The second weakness is that law schools “fail to complement the focus on skill in legal analyses with effective support for developing ethical and social skills.” Although a course in legal ethics is usually required, it’s often a snooze class. Professional schools in other fields usually employ “well-elaborated case studies of professional work,” but this is rarely the case with law schools. In other words, law students spend too much of their time studying the details of legal specialties they will probably never need to know anything about (Antitrust Law, for instance, just to pick something near the front of the alphabet), and not nearly enough time on other important aspects of being a legal professional.

To anyone who thinks that merely because someone has graduated from law school, he “knows the law” and is capable of providing a client capable assistance, the Carnegie Foundation report is like a cold shower. It’s telling us that law students spend three or more years of their lives and huge amounts of money just to become qualified to start learning what they really need to know. While it’s true that law schools are good at instructing students in some basic things – how to do legal research and to “think like a lawyer” — the question is whether it needs to take so long and cost so much to accomplish that.

Perhaps the legal profession will take the recommendations of the Carnegie Foundation to heart. It’s easy to imagine all kinds of changes, some cosmetic and some real, coming about as a result of this high-profile criticism. Unfortunately, the Carnegie Foundation failed to ask the radical question – whether law school is necessarily the best place for aspiring lawyers to learn their trade.


Changes We Need

Prior to the ABA’s big push to dominate legal education, those who wanted to become lawyers could attend a law school (of which there was quite a wide variety) if they wanted to, or they could join up with an established lawyer or firm as an apprentice for total on-the-job training. That was the way the majority of lawyers learned their trade in the 19th and early 20th centuries. Was that a bad thing? There certainly were some incompetent lawyers back then, but there are also incompetent lawyers today. As the Carnegie Foundation report suggests, graduating from a law school does not ensure that one will be a competent legal representative – that law school is not a sufficient condition for legal competency.

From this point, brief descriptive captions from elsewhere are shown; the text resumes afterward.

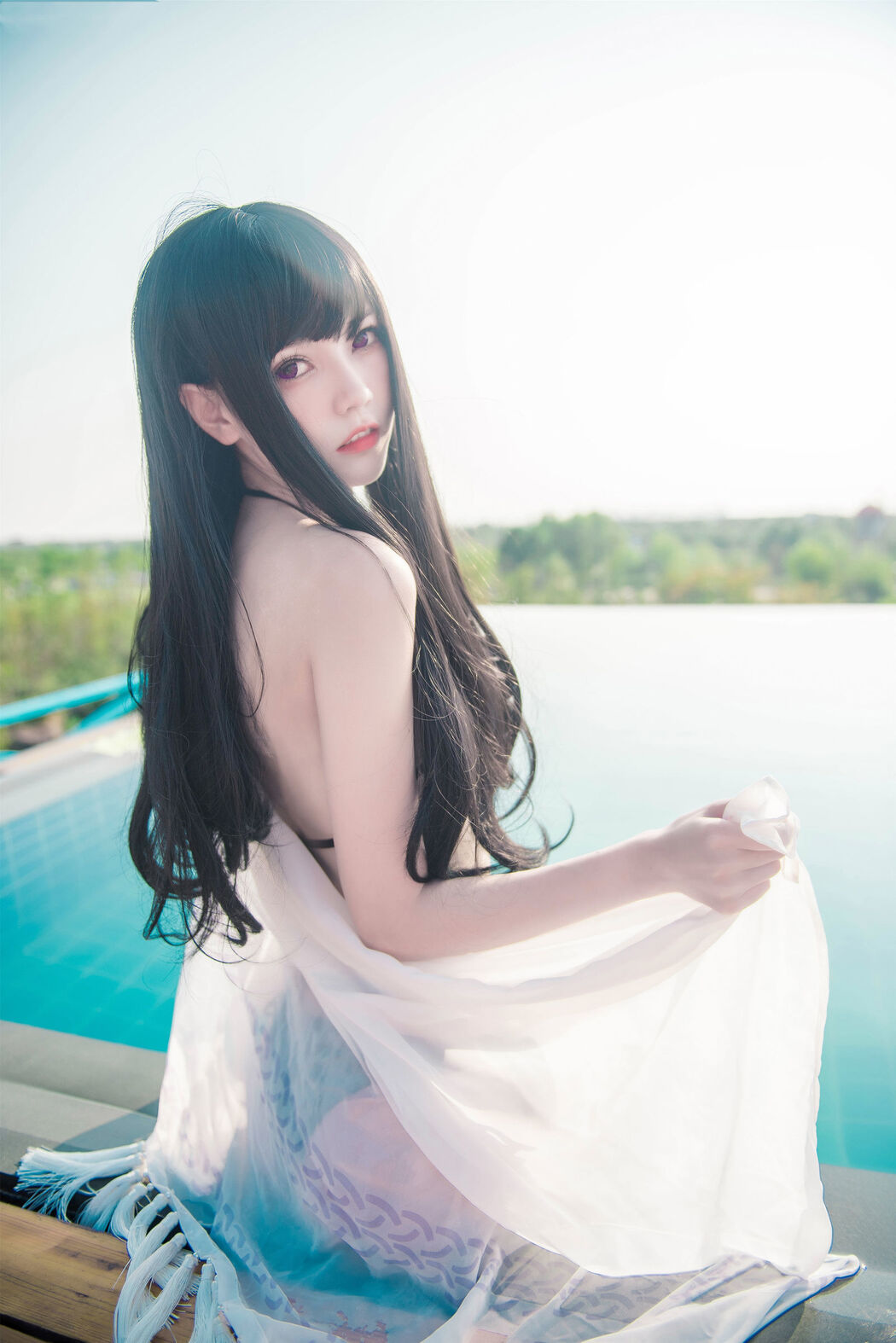 COSER Your Negative Qing "Devil Sister" [COSPLAY Welfare]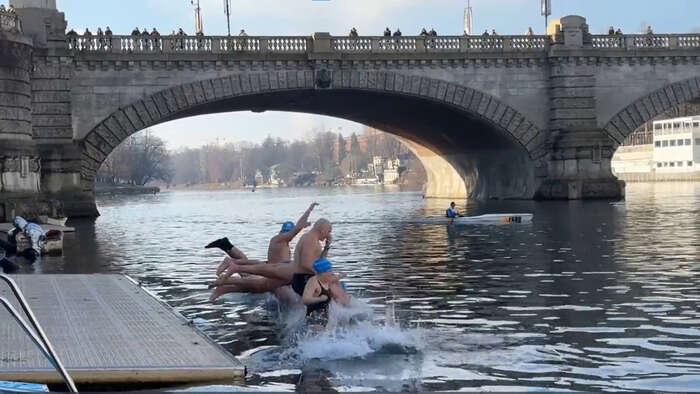 A Torino la 124 edizione del cimento invernale 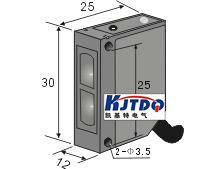 光電傳感器KJT-FS30A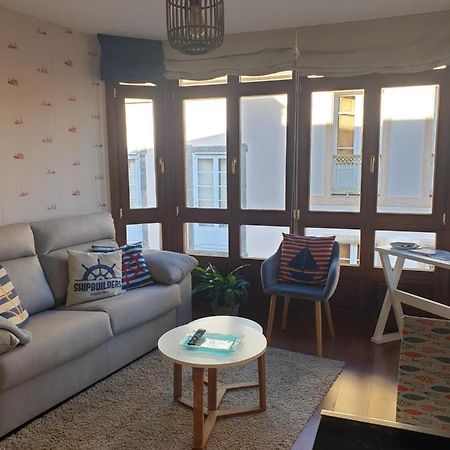 Apartamento Cine Colón 2 Ribadeo Exterior foto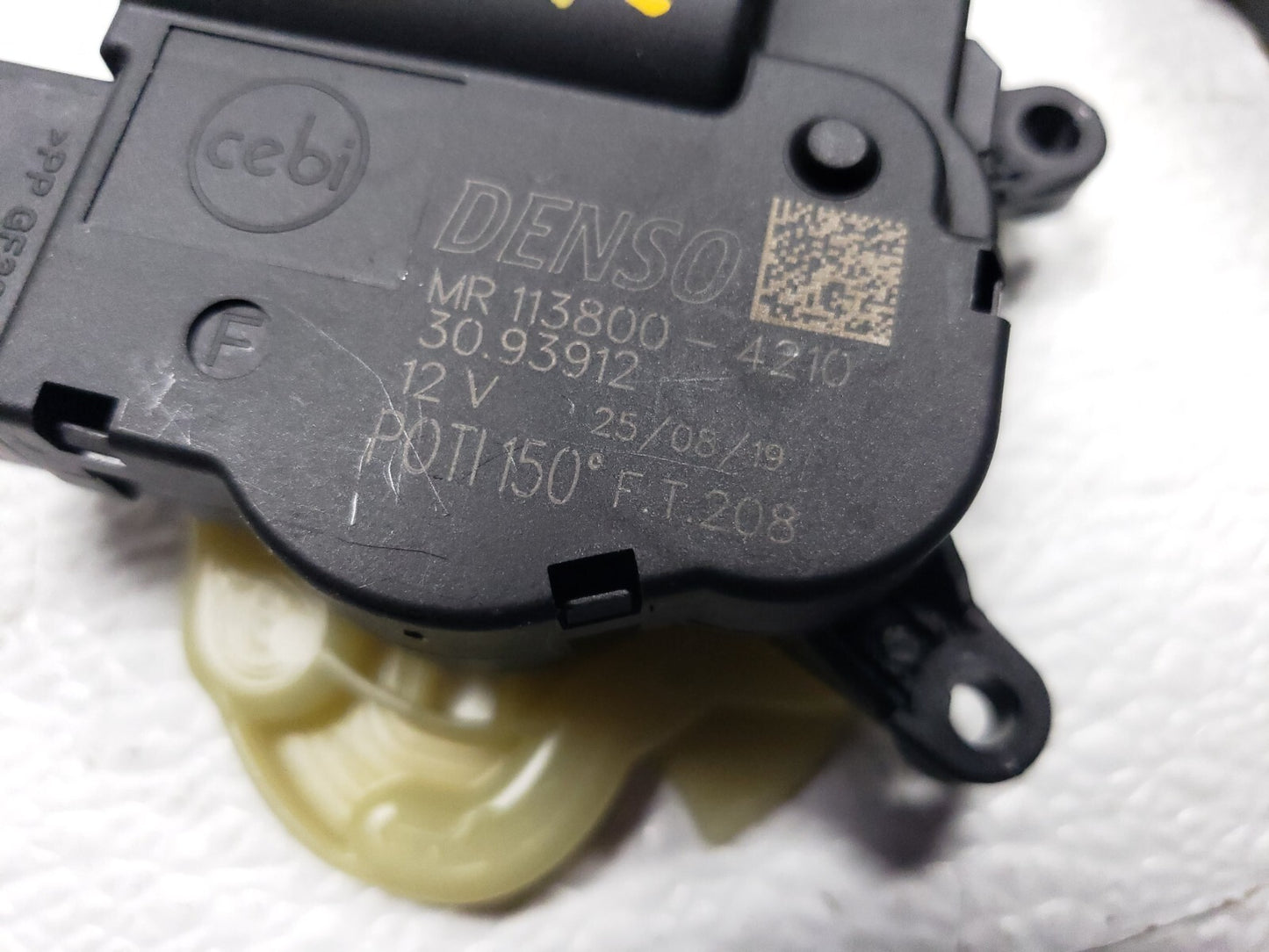 2019 Alfa Romeo Giulia Heater Blend Actuator Flap Motor 8pcs OEM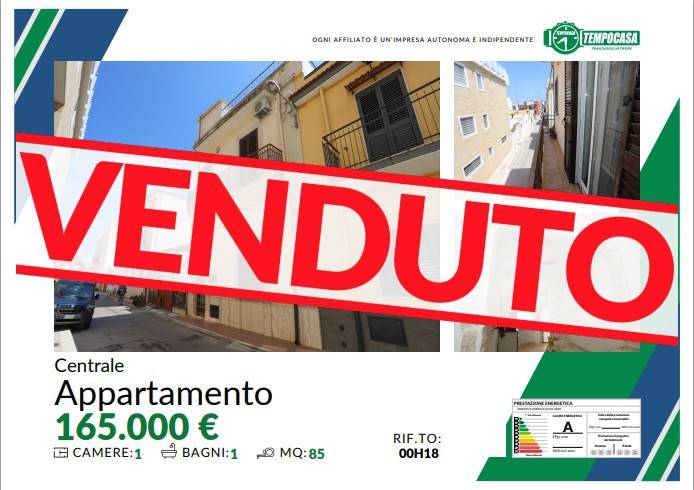 Appartamento in vendita a Bari vicolo XVIII vittorio emanuele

The Carnegie Foundation is correct in observing that law schools are weak at teaching prospective lawyers the kinds of client-representation skills that Stracher’s adversary had mastered so well on his own. The fact, however, that it is quite possible for people like him to learn those skills somewhere other than in a law school ought to cause us to wonder if a formal educational setting is really the best place for lawyers to develop the representational skills they need. That competent paralegal may have been so good because he observed lawyers in action. If he had spent three years in law school, he probably would have known less about how to advocate for his clients.

So let us hope that American law schools take the Carnegie recommendations seriously, but we should also ask our politicians to consider the possibility of allowing people to take the bar exam without having gone to law school – as a few states do. No, law school isn’t a complete waste of time, but neither should it have a monopoly on the educating of lawyers.